Piyano bana paylaşımı ve dinginliği öğretti!

MEHMET EMİN DEMİREZEN

emin.demirezen@aksam.com.tr

Caz müzisyeni Kerem Görsev’in 18’inci albümü “After the Hurricane”i çıkardı. Albümde bulunan 8 parçanın bestesi de Kerem Görsev’e ait. Dünyanın önemli müzisyenlerinden trompette Terell Stafford, kontrbasta Peter Washington ve davulda Ferit Odman’ın yer aldığı albümü konuşmak üzere Görsev’le bir araya geldik. 

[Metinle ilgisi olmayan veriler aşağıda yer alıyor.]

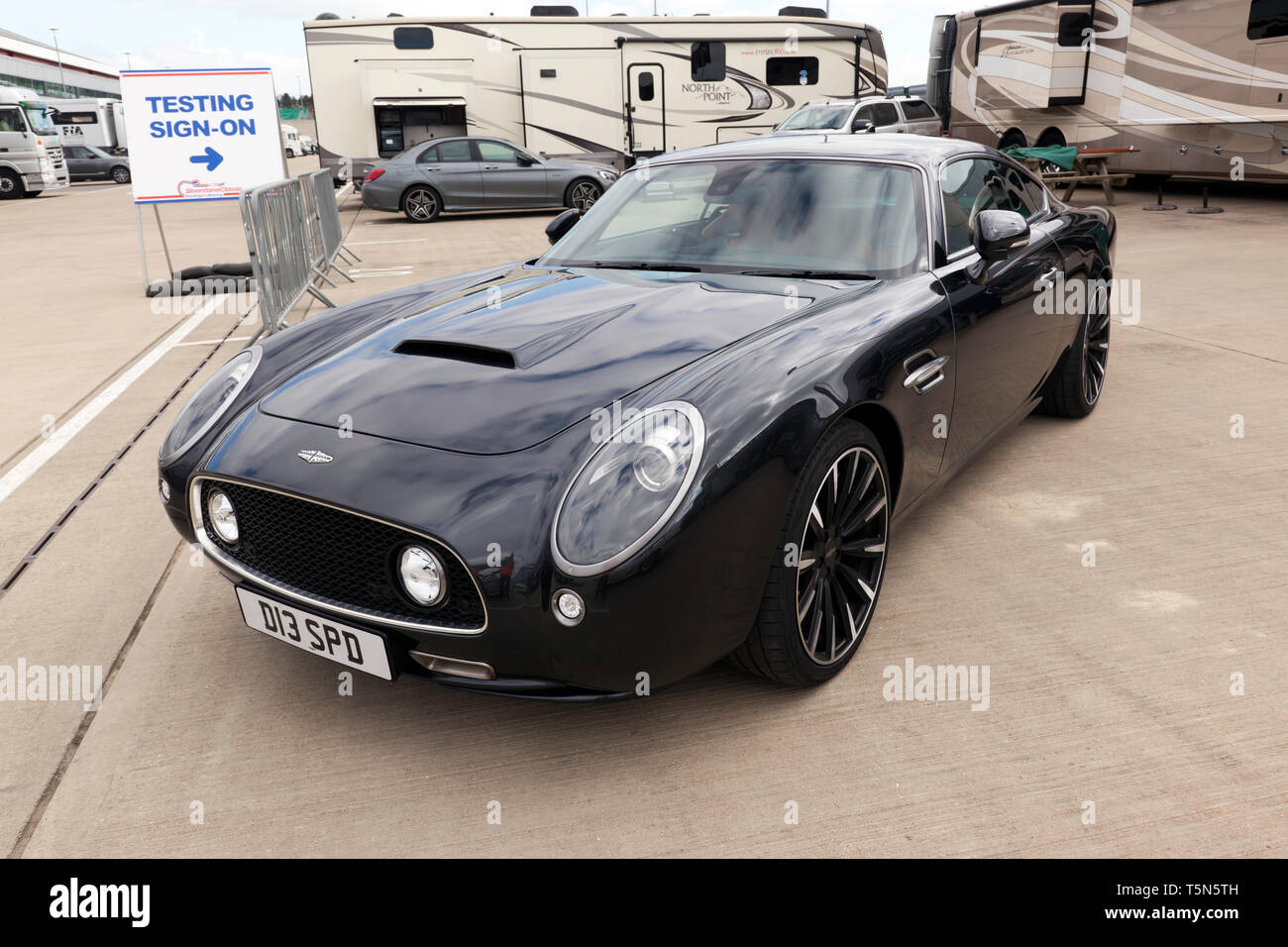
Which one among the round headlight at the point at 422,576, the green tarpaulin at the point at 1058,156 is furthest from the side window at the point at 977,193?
the green tarpaulin at the point at 1058,156

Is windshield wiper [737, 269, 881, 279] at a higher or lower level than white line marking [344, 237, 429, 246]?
higher

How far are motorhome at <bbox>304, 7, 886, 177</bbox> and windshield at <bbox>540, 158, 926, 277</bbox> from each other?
48.3ft

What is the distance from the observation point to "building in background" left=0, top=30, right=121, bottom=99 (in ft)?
210

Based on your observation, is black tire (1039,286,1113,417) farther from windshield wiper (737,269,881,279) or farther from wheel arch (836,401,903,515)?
wheel arch (836,401,903,515)

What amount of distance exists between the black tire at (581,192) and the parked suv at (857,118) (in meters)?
3.11

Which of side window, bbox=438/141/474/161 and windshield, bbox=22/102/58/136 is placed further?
windshield, bbox=22/102/58/136

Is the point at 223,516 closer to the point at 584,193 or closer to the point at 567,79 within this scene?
the point at 584,193

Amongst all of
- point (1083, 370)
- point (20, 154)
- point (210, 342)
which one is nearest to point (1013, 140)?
point (1083, 370)

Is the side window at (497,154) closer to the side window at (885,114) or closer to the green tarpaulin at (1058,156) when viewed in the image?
the side window at (885,114)

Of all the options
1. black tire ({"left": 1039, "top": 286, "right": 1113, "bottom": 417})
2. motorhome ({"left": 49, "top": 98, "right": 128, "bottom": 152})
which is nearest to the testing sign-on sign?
black tire ({"left": 1039, "top": 286, "right": 1113, "bottom": 417})

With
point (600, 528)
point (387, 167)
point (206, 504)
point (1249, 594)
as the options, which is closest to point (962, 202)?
point (1249, 594)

“After the Hurricane” 18. albümünüz… Kısa sürede yeniden bir albüm çıkardınız. Bu durum üretkenliğinize nasıl yansıyor?

Öncelikle albüm yapmak için albüm yapmıyorum. Bu uzun yaşanmışlıkların hikâyesi... Bir hikâye olur, bir şey yaşarsın; tabiat olayları, kadın-erkek ilişkileri ve hayvanlarla olan ilişkiler seni etkiler, besler. Beslendiğin şeylerle ruhuna bir şey girer ve sonucunda da müzik ortaya çıkar. Bu yüzden bu kadar sık albüm yapıyorum. “Spring Water”dan sonra bir şeyler yaşadım. Burada yazdığım parçalar da 3 ay içinde yazdığım yeni parçalar… Bu albüm ani oldu diyebilirim. 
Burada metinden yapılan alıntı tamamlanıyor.